**What the task requires:**
Copy out, word for word, the lines of the listing below from the one containing "With reference to" through the one containing "27.8 inches", with both of those lines included.

**The records:**

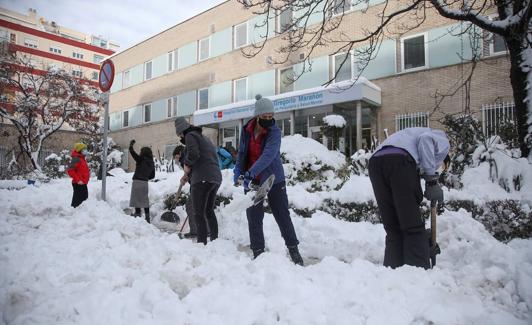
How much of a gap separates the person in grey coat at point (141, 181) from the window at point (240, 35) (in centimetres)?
1483

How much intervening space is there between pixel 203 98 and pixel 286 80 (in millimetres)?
6814


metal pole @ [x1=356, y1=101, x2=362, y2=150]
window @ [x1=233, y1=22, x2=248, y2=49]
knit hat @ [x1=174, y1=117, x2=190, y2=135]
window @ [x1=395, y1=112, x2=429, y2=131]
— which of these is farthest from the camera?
window @ [x1=233, y1=22, x2=248, y2=49]

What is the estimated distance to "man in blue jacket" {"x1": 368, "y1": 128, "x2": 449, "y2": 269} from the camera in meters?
3.12

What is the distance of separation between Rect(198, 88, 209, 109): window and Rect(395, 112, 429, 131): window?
12.1 m

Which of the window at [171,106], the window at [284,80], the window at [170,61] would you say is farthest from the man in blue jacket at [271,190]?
the window at [170,61]

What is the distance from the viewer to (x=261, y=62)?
1981 cm

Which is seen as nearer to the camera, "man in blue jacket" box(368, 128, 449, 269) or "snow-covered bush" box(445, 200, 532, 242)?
"man in blue jacket" box(368, 128, 449, 269)

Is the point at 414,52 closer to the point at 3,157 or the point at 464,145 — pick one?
the point at 464,145

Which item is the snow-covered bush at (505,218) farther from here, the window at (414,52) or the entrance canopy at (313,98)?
the window at (414,52)

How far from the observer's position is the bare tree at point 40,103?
16.8m

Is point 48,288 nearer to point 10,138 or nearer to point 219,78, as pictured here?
point 10,138

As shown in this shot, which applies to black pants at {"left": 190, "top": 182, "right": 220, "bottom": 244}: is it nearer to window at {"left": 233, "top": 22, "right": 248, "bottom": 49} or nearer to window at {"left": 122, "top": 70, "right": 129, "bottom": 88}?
window at {"left": 233, "top": 22, "right": 248, "bottom": 49}

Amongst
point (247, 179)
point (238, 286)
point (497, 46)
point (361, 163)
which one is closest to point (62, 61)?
point (361, 163)

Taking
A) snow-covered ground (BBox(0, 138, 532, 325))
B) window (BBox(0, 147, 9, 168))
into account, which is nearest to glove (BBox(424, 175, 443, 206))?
snow-covered ground (BBox(0, 138, 532, 325))
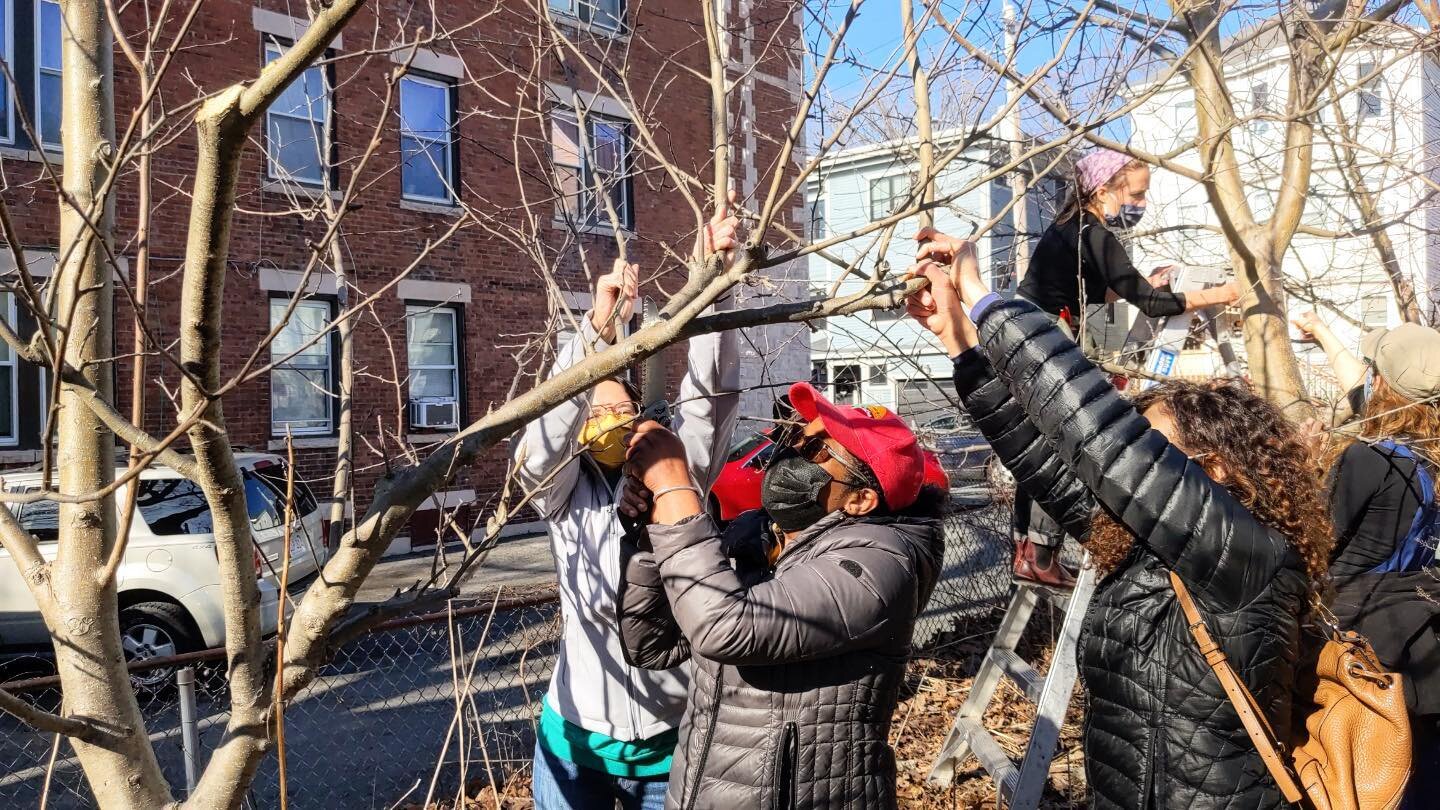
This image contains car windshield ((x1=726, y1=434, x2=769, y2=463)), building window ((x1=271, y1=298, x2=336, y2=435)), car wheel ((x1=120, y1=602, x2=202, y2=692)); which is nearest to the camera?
car wheel ((x1=120, y1=602, x2=202, y2=692))

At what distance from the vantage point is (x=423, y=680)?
21.6ft

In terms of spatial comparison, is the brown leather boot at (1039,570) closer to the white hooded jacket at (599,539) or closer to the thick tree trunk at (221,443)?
the white hooded jacket at (599,539)

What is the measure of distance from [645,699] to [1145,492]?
129 centimetres

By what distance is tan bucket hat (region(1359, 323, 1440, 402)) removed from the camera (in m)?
2.83

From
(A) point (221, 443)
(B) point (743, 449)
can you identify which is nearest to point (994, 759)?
(A) point (221, 443)

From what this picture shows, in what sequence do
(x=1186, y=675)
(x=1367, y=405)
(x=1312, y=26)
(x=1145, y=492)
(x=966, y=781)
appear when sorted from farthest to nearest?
(x=966, y=781), (x=1312, y=26), (x=1367, y=405), (x=1186, y=675), (x=1145, y=492)

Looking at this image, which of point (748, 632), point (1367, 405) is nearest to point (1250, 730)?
point (748, 632)

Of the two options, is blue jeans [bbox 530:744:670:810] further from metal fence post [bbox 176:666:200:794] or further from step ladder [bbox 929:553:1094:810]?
metal fence post [bbox 176:666:200:794]

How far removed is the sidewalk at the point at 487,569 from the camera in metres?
9.66

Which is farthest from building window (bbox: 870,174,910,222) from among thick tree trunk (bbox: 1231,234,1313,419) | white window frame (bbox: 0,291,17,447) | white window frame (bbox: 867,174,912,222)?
white window frame (bbox: 0,291,17,447)

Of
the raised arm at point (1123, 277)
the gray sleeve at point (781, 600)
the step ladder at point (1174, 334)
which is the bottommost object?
the gray sleeve at point (781, 600)

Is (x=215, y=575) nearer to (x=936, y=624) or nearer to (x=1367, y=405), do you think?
(x=936, y=624)

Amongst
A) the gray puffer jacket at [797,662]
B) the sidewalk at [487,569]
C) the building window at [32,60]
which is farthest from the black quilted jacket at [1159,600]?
the building window at [32,60]

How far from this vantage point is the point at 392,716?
19.7ft
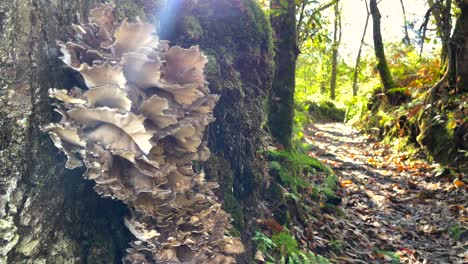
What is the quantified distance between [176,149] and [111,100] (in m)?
0.49

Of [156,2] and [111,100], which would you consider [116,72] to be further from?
[156,2]

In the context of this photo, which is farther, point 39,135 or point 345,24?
point 345,24

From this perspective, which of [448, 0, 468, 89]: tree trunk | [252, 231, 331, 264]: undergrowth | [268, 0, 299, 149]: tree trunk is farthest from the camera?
[448, 0, 468, 89]: tree trunk

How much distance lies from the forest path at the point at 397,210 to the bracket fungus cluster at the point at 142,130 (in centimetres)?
322

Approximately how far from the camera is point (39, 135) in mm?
1874

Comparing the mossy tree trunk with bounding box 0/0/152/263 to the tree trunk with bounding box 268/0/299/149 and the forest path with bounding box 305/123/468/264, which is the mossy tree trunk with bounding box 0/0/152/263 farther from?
the tree trunk with bounding box 268/0/299/149

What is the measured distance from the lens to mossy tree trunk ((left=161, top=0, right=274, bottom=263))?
3238 mm

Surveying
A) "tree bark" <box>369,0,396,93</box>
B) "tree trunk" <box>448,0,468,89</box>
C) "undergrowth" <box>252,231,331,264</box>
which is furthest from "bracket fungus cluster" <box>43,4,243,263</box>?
"tree bark" <box>369,0,396,93</box>

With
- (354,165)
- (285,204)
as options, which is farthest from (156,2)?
(354,165)

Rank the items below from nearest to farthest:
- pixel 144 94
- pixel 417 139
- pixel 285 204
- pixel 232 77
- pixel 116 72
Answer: pixel 116 72
pixel 144 94
pixel 232 77
pixel 285 204
pixel 417 139

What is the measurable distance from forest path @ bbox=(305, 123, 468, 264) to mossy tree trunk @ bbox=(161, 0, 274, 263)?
5.96ft

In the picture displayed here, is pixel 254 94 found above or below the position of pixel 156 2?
below

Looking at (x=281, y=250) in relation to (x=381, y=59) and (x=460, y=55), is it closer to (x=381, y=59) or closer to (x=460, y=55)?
(x=460, y=55)

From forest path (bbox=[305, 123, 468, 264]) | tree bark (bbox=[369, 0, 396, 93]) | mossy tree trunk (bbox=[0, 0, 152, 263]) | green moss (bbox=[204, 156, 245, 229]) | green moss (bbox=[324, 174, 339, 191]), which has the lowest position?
forest path (bbox=[305, 123, 468, 264])
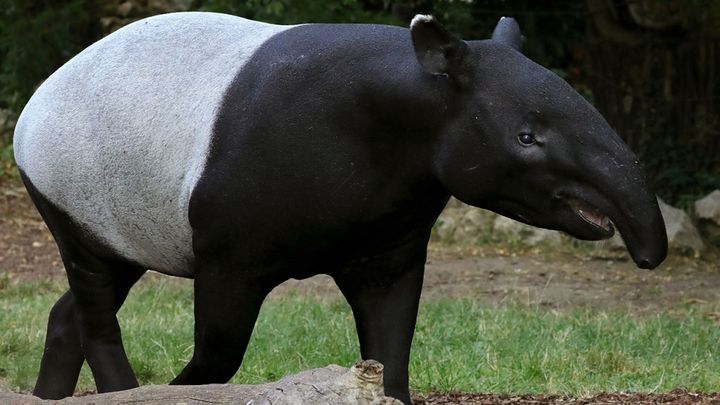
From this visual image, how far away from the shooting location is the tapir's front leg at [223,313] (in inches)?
161

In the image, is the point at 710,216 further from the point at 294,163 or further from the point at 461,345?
the point at 294,163

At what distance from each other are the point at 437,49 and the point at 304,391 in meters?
1.16

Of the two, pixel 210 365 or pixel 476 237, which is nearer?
pixel 210 365

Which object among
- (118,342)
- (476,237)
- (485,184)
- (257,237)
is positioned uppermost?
(485,184)

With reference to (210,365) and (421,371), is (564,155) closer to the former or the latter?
(210,365)

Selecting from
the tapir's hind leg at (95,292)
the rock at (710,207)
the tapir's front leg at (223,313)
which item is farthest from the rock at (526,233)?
the tapir's front leg at (223,313)

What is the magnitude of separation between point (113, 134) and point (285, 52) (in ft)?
2.07

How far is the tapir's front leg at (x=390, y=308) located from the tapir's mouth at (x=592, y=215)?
27.8 inches

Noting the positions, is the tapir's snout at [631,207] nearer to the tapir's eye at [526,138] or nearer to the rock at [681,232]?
the tapir's eye at [526,138]

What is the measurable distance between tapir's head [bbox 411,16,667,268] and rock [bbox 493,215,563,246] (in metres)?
7.59

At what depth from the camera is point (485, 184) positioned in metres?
3.81

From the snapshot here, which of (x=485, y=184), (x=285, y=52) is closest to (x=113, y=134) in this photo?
(x=285, y=52)

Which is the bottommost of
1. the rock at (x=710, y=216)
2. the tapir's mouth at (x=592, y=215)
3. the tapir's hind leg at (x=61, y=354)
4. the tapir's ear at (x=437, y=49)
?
the rock at (x=710, y=216)

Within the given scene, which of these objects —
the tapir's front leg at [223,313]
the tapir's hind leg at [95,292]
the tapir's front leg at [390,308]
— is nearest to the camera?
the tapir's front leg at [223,313]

**Exercise response:**
With reference to (210,365) and (421,371), is (564,155) closer to the former or the latter?
(210,365)

Selecting from
the tapir's hind leg at (95,292)
the rock at (710,207)
the tapir's front leg at (223,313)
which item is farthest from the rock at (526,233)?
the tapir's front leg at (223,313)

What is the magnitude of separation between point (113, 134) and point (285, 52) (in ft)?
2.07

How far is the tapir's front leg at (x=390, y=308) located from the tapir's mouth at (x=592, y=215)?
27.8 inches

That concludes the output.